Memoirs of a Hopeful Pessimist: A Life of Activism Through Dialogue

Debbie Weissman:
Memoirs of a Hopeful Pessimist: A Life of Activism Through Dialogue.

Jerusalem: Urim Publication, 2017.
160 pp. $16.50 (hardcover)

Dr. Debbie Weissman was born in 1947, just after the Shoah and just before the establishment of the State of Israel. Her memoirs, entitled Memoirs of a hopeful pessimist – a life of activism through dialogue, are not only an account of life events, as much as a travel book. She does describe milestones in her life, both the spiritual and mundane, her career and activism, but above all she brings the reader along on her travels, the physical ones and the philosophical ones. It’s a fast-paced book, witty and to-the-point, and those who have met her in person will hear her voice emitting from the pages.

In her opening chapter, Debbie quotes a Chinese curse that reads “May you live in an interesting time”, and adds that she feels blessed to do so. She toys with the idea that she is an “unlikely memoirist”, and that her memoirs really are a collection of short stories. Personally, I am glad that she has used this format, because it creates a vivid backdrop to her thoughts and memories. And while the tone of the book is very much Debbie’s, she allows the people she meets to be the main characters. It’s humble, and humbling.
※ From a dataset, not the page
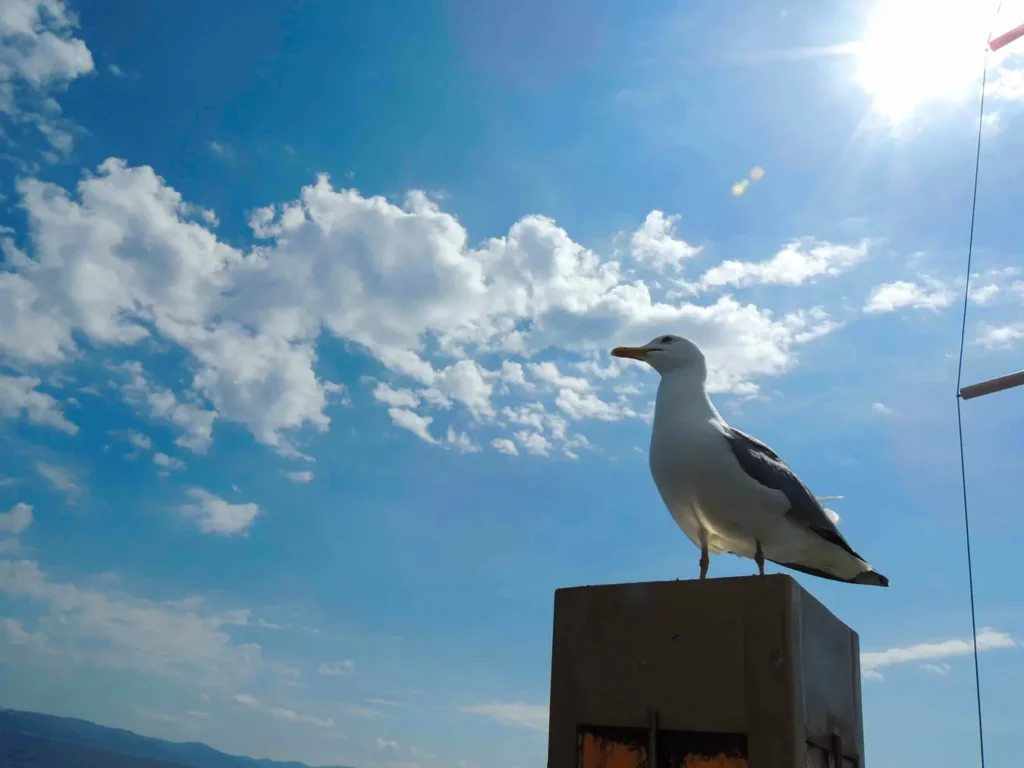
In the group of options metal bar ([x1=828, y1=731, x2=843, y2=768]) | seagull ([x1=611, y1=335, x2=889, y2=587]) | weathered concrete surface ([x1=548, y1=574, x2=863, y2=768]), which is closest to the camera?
weathered concrete surface ([x1=548, y1=574, x2=863, y2=768])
Debbie’s life story unfolds parallel to the history of feminism, and the history of Israel. She writes that she made Aliyah to “a largely secular, left-leaning country” and that she now lives in “a right-wing, religious and traditional society”. While voicing her criticism on the policies of the State of Israel vis-à-vis its Palestinian neighbors, she remains cautiously optimistic for a solution, and as a dialogue activist she had no doubt instilled hope in those she has engaged in dialogue with. She mentions that she has lived to see the Berlin Wall being torn down, the end of Apartheid in South Africa and a black man being elected, and re-elected as the President of the United States. She too, served two terms – as the first Jewish, female President of the International Council of Christians and Jews, which aptly illustrates the ground-breaking progress made during the past decades.

I am particularly fond of her short anecdote about learning sign language as a way to communicate with a friend across the classroom, after having been separated by an annoyed teacher. I imagine this says a lot about Debbie and her personality. She believes fervently in communication and meeting the Other, despite the pain it might entail. Her musings on Purim and historic anger are essentially concise advice on anger management, and can be applied to a wide range of relationships besides the one between neighbors and partners in dialogue. I get the impression that Debbie is deeply self-critical, but not in the sense that she puts herself down, rather that she demands progress from herself. She writes that the Twelve Calls of Berlin may be the first time that Christians and Jews have been self-critical in each other’s presence; indeed an important step in the relationship between Christians and Jews. And no doubt, self-criticism will be needed as the dialogue between Christians, Jews and Muslims progresses.

What have I learned from Debbie’s memoirs? I have learned that dialogue takes time, and that we must let it take time, despite our eagerness to move ahead. I have also learned that one needs to travel to fully understand where one comes from. Her memoirs are deeply serious – although I suspect that the long-lost memoirs she wrote at the age of six might have been even more serious – and hilariously funny. A notable feminist and educator, Debbie is also a prominent example of a Jewish comedienne. I must admit that some tears were shed on my part while reading her book – and while some were due to her moving accounts, most were tears of laughter. Fitting, contrasts being one of the key themes of the book.

I started by calling Debbie’s memoirs a travel book. I will finish by calling it a love story. Debbie’s accounts on teaching, travelling and engaging in dialogue are nothing short of love stories. As are her writings on Israel and particularly Jerusalem as a multicultural, multiethnic and multi-religious city. Debbie is one of the few people who can honestly say that she has prepared gefilte fish and visited Arafat’s grave on the same day. How lucky we are that she, despite being a busy retiree, decided to write down this collection of stories.